--help / -?
Show help message.
--version / -v
Show version.
--list-events / -l
Shows the monitorable events.
--init
Load the OProfile module if required and make the OProfile
driver interface available.
--setup
Followed by list options for profiling setup. Store setup
in ~root/.oprofile/daemonrc. Optional.
--status
Show configuration information.
--start-daemon
Start the oprofile daemon without starting profiling.
--start / -s
Start data collection with either arguments provided by
--setup or with information saved in
~root/.oprofile/daemonrc.
--dump / -d
Force a flush of the collected profiling data to the
daemon.
--stop / -t
Stop data collection.
--shutdown / -h
Stop data collection and kill the daemon.
--reset
Clear out data from current session, but leaves saved
sessions.
--save=
sessionname
Save data from current session to sessionname.
--deinit
Shut down daemon.

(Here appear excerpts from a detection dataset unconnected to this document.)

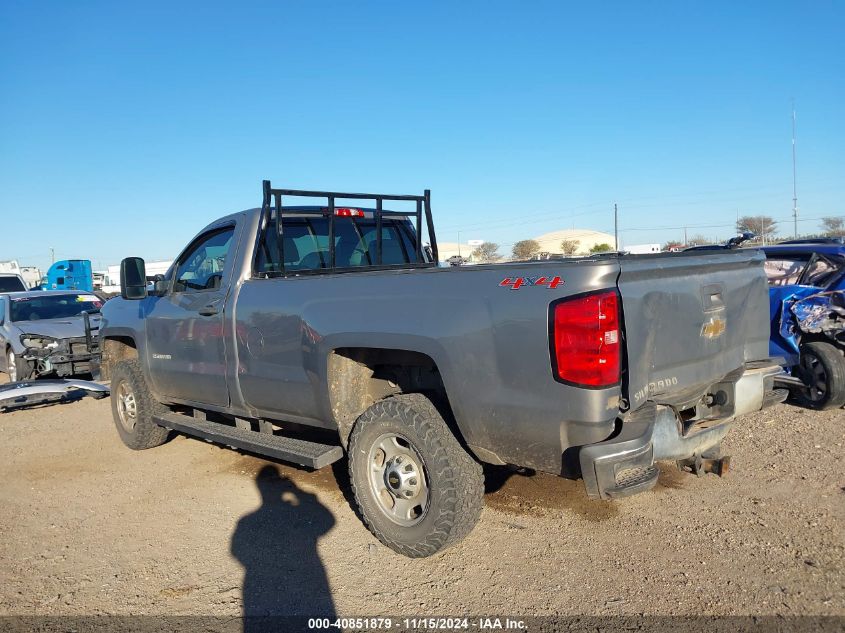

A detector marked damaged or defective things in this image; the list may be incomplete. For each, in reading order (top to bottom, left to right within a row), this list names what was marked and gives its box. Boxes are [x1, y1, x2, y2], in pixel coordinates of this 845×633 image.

wrecked vehicle [0, 290, 103, 380]
wrecked vehicle [99, 180, 784, 556]
wrecked vehicle [760, 239, 844, 408]
damaged blue car [760, 238, 844, 410]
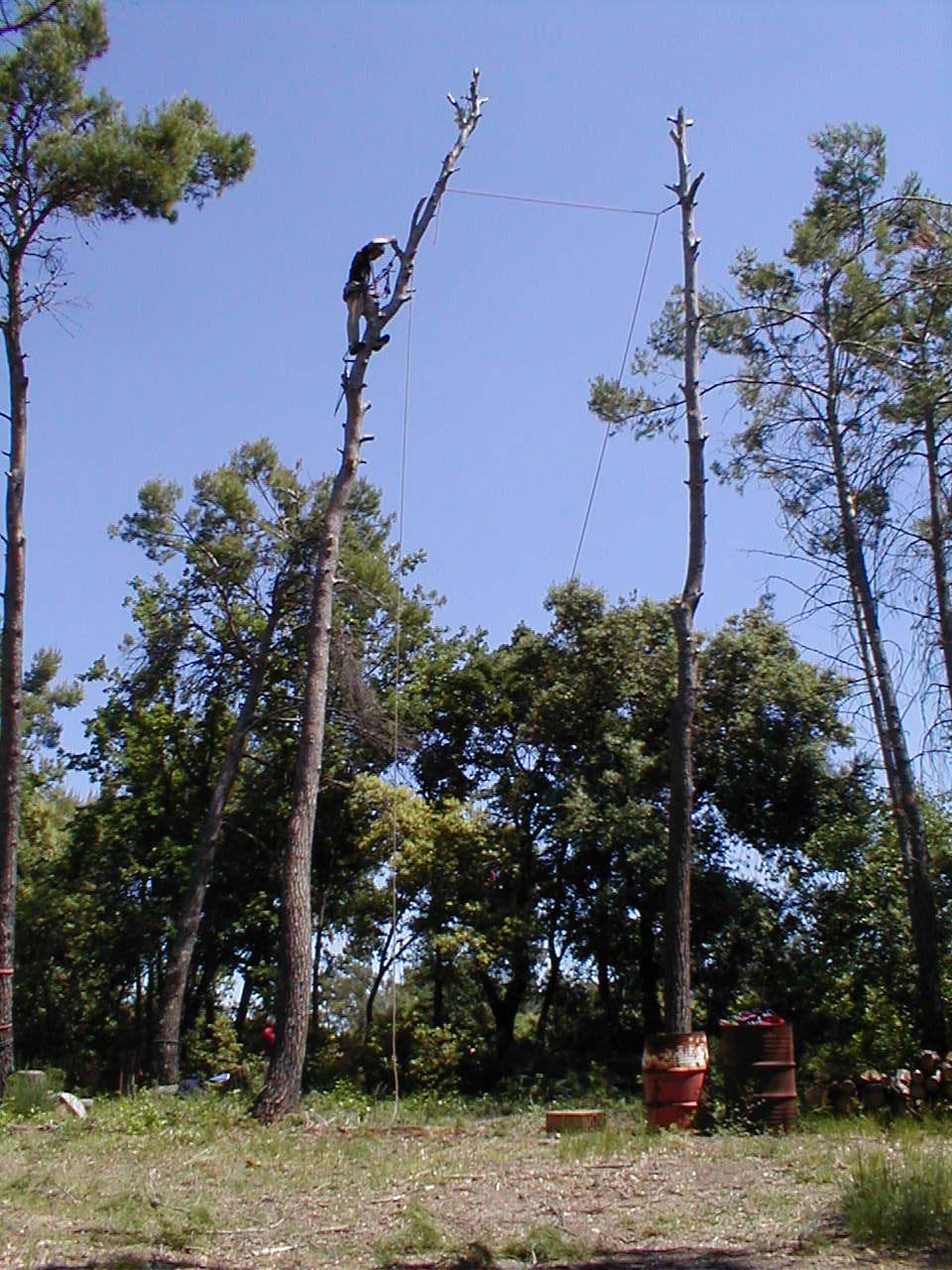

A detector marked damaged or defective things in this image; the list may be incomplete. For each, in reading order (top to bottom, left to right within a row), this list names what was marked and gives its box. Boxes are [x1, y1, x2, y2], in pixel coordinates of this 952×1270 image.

rusty metal barrel [639, 1032, 706, 1127]
rusty metal barrel [722, 1024, 797, 1127]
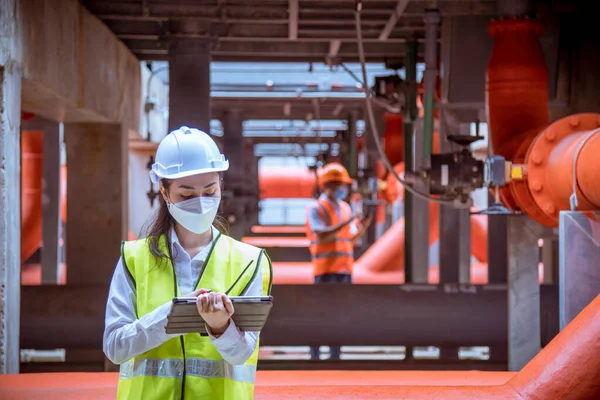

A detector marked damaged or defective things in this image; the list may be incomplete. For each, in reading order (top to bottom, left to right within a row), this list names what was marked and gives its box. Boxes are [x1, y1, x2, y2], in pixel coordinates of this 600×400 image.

rusty metal surface [19, 284, 556, 350]
rusty metal surface [556, 211, 600, 330]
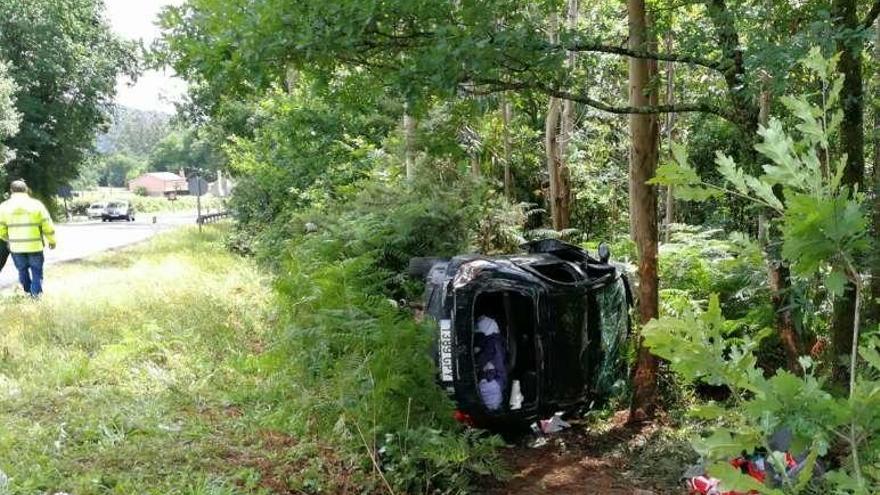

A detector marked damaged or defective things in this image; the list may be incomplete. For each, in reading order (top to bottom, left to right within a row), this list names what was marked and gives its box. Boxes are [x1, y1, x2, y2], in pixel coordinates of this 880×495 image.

overturned black car [412, 239, 632, 426]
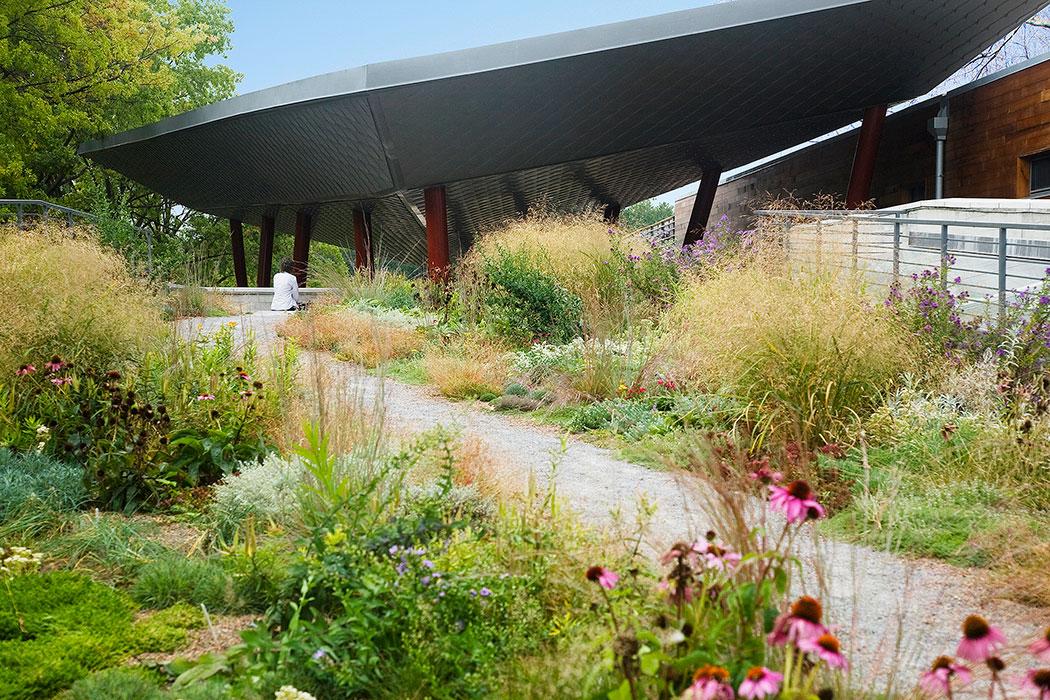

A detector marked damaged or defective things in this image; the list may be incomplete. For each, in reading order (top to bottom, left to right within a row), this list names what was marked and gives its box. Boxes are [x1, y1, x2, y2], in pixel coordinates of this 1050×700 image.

rusty steel column [844, 104, 884, 208]
rusty steel column [228, 219, 247, 284]
rusty steel column [256, 216, 276, 288]
rusty steel column [290, 209, 312, 286]
rusty steel column [352, 208, 372, 274]
rusty steel column [420, 189, 448, 284]
rusty steel column [684, 166, 716, 247]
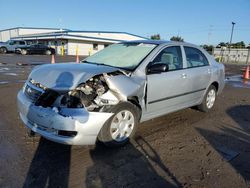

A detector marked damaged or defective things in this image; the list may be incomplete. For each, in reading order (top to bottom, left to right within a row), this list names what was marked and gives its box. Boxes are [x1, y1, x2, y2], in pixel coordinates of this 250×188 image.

crumpled hood [29, 62, 119, 92]
detached bumper [18, 90, 114, 145]
damaged front end [17, 69, 145, 145]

Unload the oprofile module and
oprofilefs.
--session-dir=
dir_path
Use sample database out of directory dir_path instead of
the default location (/var/lib/oprofile).
--buffer-size=
num
Set kernel buffer to num samples. The buffer watershed
needs to be tweaked when changing this value. Rules: A
non-zero value goes into effect after a '--shutdown/start'
sequence. A value of zero sets this parameter back to
default value, but does not go into effect until after
'--deinit/init' sequence.
--buffer-watershed=
num
Set kernel buffer watershed to num samples. When buffer-
size - buffer-watershed free entries remain in the kernel
buffer, data will be flushed to the daemon. Most useful
values are in the range [0.25 - 0.5] * buffer-size. Same
rules as defined for buffer-size.
--cpu-buffer-size=
num
Set kernel per-cpu buffer to num samples. If you profile
at high rate it can help to increase this if the log file
show excessive count of sample lost cpu buffer overflow.

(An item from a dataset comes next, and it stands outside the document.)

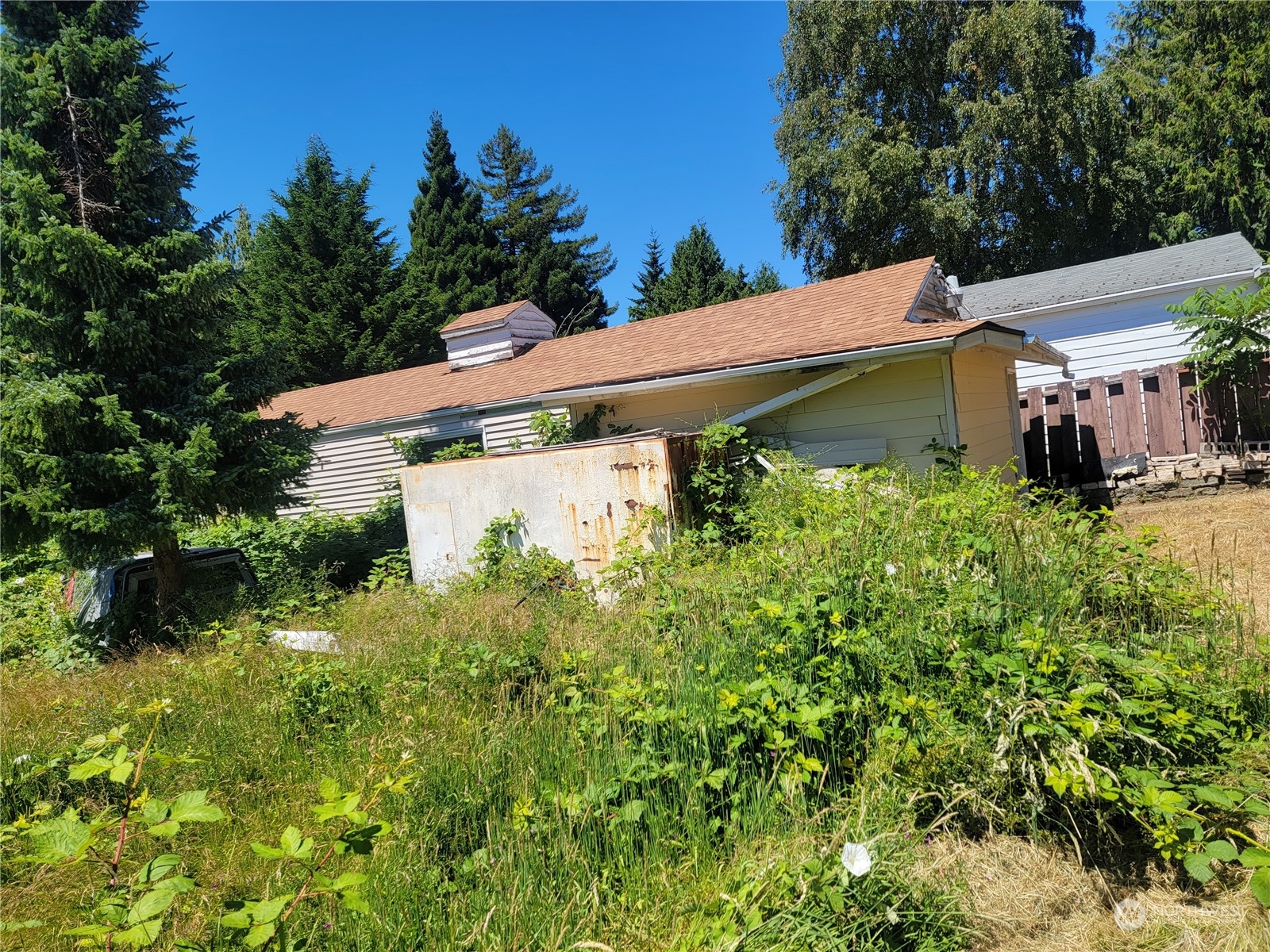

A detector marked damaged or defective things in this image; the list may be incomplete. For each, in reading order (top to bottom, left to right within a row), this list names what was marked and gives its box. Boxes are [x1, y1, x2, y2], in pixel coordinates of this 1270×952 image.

Same rules as defined for buffer-size.
--event / -e
[event|"default"]
Specify an event to measure for the hardware performance
counters, or "default" for the default event. The event is
of the form "CPU_CLK_UNHALTED:30000:0:1:1" where the
numeric values are count, unit mask, kernel-space
counting, user-space counting, respectively. Note that
this over-rides all previous events selected; if you want
to profile with two or more events simultaneously, you
must specify them on the same opcontrol invocation. You
can specify unit mask values using either a numerical
value (hex values must begin with "0x") or a symbolic name
(if the name=<um_name> field is shown in the ophelp
output). For some named unit masks, the hex value is not
unique; thus, OProfile tools enforce specifying such unit
masks value by name.
--separate / -p
[none,lib,kernel,thread,cpu,all]
Separate samples based on the given separator. 'lib'
separates dynamically linked library samples per
application. 'kernel' separates kernel and kernel module
samples per application; 'kernel' implies 'library'.

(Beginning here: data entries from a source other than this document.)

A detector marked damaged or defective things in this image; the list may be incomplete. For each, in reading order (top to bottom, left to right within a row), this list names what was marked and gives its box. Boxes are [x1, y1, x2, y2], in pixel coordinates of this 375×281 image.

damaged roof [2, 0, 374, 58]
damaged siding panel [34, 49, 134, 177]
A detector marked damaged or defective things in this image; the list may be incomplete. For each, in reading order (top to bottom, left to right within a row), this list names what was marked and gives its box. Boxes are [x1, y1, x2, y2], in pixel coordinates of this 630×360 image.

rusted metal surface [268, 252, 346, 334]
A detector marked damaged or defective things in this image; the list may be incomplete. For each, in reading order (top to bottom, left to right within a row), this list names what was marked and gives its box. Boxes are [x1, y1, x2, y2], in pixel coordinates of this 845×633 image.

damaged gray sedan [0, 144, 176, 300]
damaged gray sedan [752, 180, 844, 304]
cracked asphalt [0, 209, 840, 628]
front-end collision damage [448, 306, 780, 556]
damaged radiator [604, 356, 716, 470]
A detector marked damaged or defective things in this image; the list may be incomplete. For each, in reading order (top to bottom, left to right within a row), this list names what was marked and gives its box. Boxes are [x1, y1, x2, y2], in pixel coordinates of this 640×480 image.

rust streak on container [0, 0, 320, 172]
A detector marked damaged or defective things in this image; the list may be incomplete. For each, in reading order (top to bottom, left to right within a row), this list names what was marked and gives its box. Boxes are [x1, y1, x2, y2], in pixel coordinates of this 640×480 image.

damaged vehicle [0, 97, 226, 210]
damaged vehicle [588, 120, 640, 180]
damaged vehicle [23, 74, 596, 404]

'thread' gives separation for each thread and task. 'cpu'
separates for each CPU. 'all' implies all of the above
options and 'none' turns off separation.
--callgraph / -c
[#depth]
Enable callgraph sample collection with a maximum depth.
Use 0 to disable callgraph profiling. This option is
available on x86 using a 2.6+ kernel with callgraph
support enabled. It is also available on PowerPC using a
2.6.17+ kernel.
--image / -i
[name,name...|"all"]
Only profile the given absolute paths to binaries, or
"all" to profile everything (the default).
--vmlinux=
file
vmlinux kernel image.
--no-vmlinux
Use this when you don't have a kernel vmlinux file, and
you don't want to profile the kernel.
--verbose / -V
[options]
Be verbose in the daemon log. This has a high overhead.
--kernel-range=
start,end
Set kernel range vma address in hexadecimal.